Now that we’re generating chunks of words, it’s clear how much better this performs. We used the same techniques, but even a simple 2nd order approximation of language is starting to generate grammatical sentences.

So on and so forth

It’s kind of hard to believe from what we’ve generated above, but this is the ideological framework of ALL language models. From the idea that we can statistically model text to generate coherent English, we need three components:

1. Data to learn from
2. An atomic unit of language (also known as tokens)
3. Some way to look at previous outputs and generate new ones

So what are we missing?

• We used 1 million characters to try and learn, but this is nowhere near enough to learn. Language models today basically swallow up the entirety of the internet.
• Rather than using characters or words, LLMs use more general tokens which are learned from the data. You can play around with one such tokenizer here.
• Lookup tables, like the digrams we used, are expensive and they don’t scale. For a n-gram, you’d have to have V^n size lookup table where V is the number of tokens you have in your vocabulary. How do you compress this to be smaller? Neural networks!
  • With neural networks, the goal is to compress larger and larger n-grams into a smaller approximation that is still quite accurate.

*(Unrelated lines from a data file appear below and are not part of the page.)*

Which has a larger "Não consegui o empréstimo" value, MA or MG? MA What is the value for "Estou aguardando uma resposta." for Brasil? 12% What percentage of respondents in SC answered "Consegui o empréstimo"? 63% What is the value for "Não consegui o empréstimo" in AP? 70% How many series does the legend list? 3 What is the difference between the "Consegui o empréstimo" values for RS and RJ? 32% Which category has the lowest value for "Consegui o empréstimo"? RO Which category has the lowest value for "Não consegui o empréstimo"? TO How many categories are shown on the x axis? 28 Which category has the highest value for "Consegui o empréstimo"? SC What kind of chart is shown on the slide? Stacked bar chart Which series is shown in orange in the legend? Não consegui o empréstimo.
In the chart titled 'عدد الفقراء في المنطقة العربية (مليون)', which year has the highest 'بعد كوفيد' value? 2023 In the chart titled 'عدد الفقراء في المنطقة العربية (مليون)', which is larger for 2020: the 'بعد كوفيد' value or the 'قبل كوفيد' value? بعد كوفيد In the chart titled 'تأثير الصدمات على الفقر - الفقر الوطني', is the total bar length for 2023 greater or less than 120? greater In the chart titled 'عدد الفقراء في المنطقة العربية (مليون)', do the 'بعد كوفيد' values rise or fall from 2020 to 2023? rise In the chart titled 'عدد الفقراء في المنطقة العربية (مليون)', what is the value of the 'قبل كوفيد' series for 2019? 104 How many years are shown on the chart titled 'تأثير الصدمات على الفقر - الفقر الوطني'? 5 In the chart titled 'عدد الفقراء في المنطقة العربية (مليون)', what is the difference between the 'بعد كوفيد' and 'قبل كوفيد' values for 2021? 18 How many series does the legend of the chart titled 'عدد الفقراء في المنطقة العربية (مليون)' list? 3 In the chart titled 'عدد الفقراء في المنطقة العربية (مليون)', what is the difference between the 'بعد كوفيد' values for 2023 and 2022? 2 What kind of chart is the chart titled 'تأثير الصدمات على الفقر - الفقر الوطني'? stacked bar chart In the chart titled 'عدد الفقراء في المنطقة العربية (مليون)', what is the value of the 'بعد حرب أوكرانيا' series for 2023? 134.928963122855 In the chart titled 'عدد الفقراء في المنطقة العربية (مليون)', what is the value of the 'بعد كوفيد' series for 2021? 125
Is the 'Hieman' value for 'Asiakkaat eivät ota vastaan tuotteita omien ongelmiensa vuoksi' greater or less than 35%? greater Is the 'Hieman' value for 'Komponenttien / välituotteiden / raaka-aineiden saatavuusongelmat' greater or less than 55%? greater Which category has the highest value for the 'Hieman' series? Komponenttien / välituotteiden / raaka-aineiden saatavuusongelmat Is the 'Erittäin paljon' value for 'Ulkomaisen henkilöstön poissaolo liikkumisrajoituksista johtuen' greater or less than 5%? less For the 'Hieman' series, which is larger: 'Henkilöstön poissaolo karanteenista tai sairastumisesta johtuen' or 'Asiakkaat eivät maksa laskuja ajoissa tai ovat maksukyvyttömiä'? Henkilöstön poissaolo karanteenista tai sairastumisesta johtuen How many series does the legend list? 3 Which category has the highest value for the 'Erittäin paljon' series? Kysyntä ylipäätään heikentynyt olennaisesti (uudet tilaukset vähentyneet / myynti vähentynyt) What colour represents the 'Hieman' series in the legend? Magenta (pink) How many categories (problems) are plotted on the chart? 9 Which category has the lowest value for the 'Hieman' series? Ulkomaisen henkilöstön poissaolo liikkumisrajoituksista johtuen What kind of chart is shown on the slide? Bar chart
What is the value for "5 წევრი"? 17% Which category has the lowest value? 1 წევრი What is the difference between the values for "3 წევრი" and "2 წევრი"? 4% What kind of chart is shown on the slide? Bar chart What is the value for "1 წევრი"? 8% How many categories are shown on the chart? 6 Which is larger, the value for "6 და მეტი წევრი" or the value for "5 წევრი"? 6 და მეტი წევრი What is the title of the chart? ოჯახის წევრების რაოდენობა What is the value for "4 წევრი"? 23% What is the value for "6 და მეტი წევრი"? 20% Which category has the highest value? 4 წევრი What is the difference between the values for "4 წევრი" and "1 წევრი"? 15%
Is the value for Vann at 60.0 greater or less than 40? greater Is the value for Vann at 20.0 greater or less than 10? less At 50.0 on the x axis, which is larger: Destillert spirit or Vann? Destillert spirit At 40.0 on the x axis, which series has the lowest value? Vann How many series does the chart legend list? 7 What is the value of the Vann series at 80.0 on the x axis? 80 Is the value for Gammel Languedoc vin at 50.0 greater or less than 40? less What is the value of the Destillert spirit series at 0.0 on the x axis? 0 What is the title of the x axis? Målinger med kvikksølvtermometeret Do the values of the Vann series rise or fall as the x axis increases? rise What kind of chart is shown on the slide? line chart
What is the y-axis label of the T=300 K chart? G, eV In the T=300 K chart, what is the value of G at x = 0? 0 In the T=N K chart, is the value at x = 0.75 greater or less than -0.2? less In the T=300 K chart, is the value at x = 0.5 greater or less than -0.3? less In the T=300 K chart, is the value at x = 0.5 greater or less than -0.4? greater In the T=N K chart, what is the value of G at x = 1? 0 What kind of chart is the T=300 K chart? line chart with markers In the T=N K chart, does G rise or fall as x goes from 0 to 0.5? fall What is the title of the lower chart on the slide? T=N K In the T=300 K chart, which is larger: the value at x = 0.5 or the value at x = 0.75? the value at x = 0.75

If you want to play around with improving on the simple methods I illustrated above, this is a notebook that I used to generate the samples.

Extra: Historical Note

This idea of using ordered approximation of English comes from Claude Shannon and early works trying to explore how to get an ergodic source of text. If you want to get shivers at how well they predicted LLMs in a general sense, you should go read A Mathematical Theory of Communication.